Posts Tagged ‘Pearl Harbor’

Career in Crosshairs Concluded

Where was Flier 66 years ago today? | Posted by Rebekah
Feb 07 2010

Flier’s whereabouts sixty-six years ago today are unknown…where she was depends on which records you believe.

It’s one of the interesting things about history: despite it being “over and done” what we “know” happened sometimes changes depending on what records and/or memories we depend on.

According to the book: “USS Flier: Death and Survival on a WWII Submarine” by Michael Sturma (from where I got most of my information about Crowley’s Board of Investigation, by the way)  Crowley’s Board of Investigation concluded on the 7th (today) and gave its verdict on the 8th, (tomorrow) and the Flier left Pearl Harbor for the States shortly thereafter. Those dates were found in the Naval Proceedings records held at the Judge Advocate General.

According to Flier’s own War Patrol Report Prologue however, she left Pearl on the 7th, which means that the Board of Investigation had to have concluded and given its verdict before Flier left.

Regardless of when it concluded and Flier was permitted to leave Pearl for  Vallejo, California, the finding of the Board was this:  Crowley was responsible for his boat grounding, but it was not due to culpable negligence.  He would be allowed to continue to command the Flier.

But for now, she had to be taken back to the States for major repairs at the largest submarine yard on the West Coast: Mare Island in Vallejo (just northeast of San Francisco).  Thankfully, the waters between Pearl and California were fairly secure, and heavily trafficked and patrolled, so it was unlikely to hide any Japanese ships or subs (later discovered to be untrue, but that was unknown at the time).   Flier was sent without an escort.

She limped out of harbor so badly dented and damaged people onshore must have wondered what kind of amazing story she had to tell if only her crew would be permitted.

It wasn’t one they were likely to repeat even if they had been allowed.

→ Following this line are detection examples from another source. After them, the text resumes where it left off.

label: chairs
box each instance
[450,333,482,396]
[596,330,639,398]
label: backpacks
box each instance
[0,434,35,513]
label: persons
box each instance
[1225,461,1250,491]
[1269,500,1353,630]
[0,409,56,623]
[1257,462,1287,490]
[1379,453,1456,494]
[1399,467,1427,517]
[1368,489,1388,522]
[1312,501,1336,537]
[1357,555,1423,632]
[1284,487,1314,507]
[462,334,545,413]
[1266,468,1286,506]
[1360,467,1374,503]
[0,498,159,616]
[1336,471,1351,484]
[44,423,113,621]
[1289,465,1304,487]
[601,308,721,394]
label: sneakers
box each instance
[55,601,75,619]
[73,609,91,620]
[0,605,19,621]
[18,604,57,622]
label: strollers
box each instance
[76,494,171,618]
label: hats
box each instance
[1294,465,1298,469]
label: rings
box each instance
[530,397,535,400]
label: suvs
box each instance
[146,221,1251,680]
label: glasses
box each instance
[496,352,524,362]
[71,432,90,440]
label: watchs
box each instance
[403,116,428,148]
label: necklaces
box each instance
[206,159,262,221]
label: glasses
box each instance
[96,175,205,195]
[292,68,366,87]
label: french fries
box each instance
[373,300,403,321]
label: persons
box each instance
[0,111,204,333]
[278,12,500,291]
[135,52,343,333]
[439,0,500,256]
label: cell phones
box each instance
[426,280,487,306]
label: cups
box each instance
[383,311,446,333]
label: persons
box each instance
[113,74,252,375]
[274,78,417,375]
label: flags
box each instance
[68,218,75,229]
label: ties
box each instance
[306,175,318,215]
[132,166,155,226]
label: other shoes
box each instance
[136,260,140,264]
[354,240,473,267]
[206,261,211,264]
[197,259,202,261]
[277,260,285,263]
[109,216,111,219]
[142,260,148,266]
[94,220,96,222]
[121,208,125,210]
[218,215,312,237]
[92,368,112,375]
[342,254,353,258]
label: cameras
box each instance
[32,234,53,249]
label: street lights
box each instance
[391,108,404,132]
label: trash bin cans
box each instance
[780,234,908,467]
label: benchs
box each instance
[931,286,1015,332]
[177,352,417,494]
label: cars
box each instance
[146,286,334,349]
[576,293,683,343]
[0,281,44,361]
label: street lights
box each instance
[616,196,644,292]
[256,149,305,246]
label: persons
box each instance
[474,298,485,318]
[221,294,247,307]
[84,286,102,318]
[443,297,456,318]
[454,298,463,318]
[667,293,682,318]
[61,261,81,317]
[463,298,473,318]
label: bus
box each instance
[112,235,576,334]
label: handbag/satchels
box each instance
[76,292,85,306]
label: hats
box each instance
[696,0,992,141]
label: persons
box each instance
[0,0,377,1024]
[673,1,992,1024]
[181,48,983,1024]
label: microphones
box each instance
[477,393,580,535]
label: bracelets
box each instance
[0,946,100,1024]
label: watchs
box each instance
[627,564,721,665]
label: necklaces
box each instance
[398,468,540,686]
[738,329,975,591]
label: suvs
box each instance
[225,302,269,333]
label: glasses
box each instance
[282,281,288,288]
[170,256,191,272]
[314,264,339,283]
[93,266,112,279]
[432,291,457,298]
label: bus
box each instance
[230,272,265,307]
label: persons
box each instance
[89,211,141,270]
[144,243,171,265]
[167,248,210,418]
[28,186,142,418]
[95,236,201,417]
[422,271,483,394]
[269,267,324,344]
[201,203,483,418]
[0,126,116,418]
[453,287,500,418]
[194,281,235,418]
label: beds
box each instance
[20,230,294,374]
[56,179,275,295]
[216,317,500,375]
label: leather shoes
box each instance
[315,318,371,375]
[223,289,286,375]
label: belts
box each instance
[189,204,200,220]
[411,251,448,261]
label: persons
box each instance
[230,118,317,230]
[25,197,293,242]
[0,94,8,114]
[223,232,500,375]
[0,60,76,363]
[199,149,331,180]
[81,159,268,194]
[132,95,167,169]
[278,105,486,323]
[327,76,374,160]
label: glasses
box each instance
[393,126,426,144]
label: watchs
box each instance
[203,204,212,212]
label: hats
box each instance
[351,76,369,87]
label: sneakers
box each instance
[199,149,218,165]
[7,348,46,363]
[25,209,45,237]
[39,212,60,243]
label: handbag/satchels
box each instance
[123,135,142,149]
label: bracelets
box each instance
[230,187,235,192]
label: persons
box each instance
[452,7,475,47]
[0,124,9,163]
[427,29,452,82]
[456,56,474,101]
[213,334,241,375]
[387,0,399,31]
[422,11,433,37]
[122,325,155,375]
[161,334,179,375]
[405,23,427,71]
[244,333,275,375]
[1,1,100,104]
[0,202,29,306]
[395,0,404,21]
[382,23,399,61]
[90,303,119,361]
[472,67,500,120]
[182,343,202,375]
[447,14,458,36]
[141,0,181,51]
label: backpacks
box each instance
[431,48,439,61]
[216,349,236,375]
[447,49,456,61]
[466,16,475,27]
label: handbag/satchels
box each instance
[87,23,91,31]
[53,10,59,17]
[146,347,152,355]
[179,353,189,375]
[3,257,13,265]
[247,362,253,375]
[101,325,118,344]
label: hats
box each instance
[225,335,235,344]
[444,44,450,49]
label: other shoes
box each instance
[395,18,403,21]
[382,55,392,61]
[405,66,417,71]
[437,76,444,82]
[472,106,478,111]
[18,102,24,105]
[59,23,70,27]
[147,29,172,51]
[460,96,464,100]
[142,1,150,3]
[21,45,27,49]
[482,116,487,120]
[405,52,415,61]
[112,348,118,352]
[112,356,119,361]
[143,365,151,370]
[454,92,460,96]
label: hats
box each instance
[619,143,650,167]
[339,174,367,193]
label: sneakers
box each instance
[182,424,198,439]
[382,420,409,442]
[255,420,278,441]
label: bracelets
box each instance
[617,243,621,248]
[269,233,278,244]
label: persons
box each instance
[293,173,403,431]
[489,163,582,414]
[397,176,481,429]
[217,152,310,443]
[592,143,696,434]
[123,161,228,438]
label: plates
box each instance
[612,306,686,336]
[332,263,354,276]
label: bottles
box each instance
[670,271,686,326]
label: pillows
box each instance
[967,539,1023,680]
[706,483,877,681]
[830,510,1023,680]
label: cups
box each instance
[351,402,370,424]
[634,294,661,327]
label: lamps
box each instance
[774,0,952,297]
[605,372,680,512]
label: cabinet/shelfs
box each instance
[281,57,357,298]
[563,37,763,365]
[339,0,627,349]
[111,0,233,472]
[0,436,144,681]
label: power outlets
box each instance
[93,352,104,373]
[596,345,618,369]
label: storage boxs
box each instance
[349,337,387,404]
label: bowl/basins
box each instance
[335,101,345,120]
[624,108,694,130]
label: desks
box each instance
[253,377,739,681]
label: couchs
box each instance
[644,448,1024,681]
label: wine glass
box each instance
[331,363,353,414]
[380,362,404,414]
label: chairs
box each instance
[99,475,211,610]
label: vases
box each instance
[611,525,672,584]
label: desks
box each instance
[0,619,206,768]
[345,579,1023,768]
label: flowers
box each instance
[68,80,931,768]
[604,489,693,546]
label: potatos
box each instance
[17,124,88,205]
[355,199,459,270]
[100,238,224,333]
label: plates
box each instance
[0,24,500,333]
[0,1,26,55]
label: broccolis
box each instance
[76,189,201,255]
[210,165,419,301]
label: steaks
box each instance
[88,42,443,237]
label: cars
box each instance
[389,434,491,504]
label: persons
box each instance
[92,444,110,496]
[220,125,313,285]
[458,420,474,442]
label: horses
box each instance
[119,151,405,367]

Sixty-Six Years Ago…the Jinx Begins

Where was Flier 66 years ago today? | Posted by Rebekah
Feb 04 2010

Originally Posted on January 30, 2010

Sixty Six years ago today, the USS Flier, towed by the Submarine rescue ship USS Florikan, and guarded by two escort ships, was towed back to Pearl Harbor, Hawaii.  Her hull was smashed and dented, though it did hold water.  Her shafts and propellers were so damaged they couldn’t turn and leaked.   Unable to dive, unable to run, she had been hauled back to Pearl under guard, destined for either the dry dock or scrap heap, her commanding officer’s career on the line after only three months in command, and the whispers began to pick up pace…

“She’s a jinxed boat…”

Eighteen days earlier, Flier left Pearl for her first war patrol in the Pacific.  Like many ships and subs, she was supposed to stop at Midway Island to top off her fuel.  The canal into Midway was tricky, and incoming vessels always took on an experienced pilot/navigator from Midway who helped guide the ship in.

Flier
arrived during one of the worst winter storms on record.  It was too dangerous to transfer the pilot from the waiting tugboat, so the tug turned and signaled Flier to follow.  Flier’s Captain, John D. Crowley, took Flier in slowly and carefully, determined to thread the canal.  What he didn’t know is there was a strong cross current, and unless you took it fast enough, you’d be thrown to the side.

Flier got caught, and the storm whipped waves threw her further up the coral reef that ringed Midway.  The tug got back to base, and sent out the USS Macaw, Midway’s brand-new submarine rescue ship to help them off.  But soon she too, was aground.  Trying to drop the anchor so Flier wouldn’t go any higher on the reef, two men were washed overboard, and another dove in after his buddy.

A week later, the storm blew over.  Word reached them that one of the men who had been swept overboard, Clyde Gerber, and the man who went in after him, George Banchero, were in the hospital.  The other man swept overboard, James Francis Peder Cahl, had been found washed up on shore, dead, and had already been buried at sea.  Sadly, he was one of the few married men on board.

It took the Florikan, the original tug that tried to guide them in, and a floating crane to free Flier from her perch, but no amount of lift would budge the Macaw.  To add insult to injury, on the way back, another winter storm hit the Flier and Florikan, and snapped the tow line, leaving Flier at the mercy of the waves for hours.

Three months old, she limped back to Pearl sixty-six years ago today.  She had already been fired at by a friendly ship who mistook her for a U-Boat, had been torn up on a coral reef, lost a crewmember, and still had yet to see war.  The whispers began…is she jinxed?

Some men said they could tell if a sub was lucky or not.  It might not have helped that the wounded Flier likely passed or moored near the USS Silversides who was resupplying in Pearl Harbor between her infamous patrols.  Her nickname was “The Lucky Boat”, and she still floats today, a museum ship.

But Flier only had eight months left.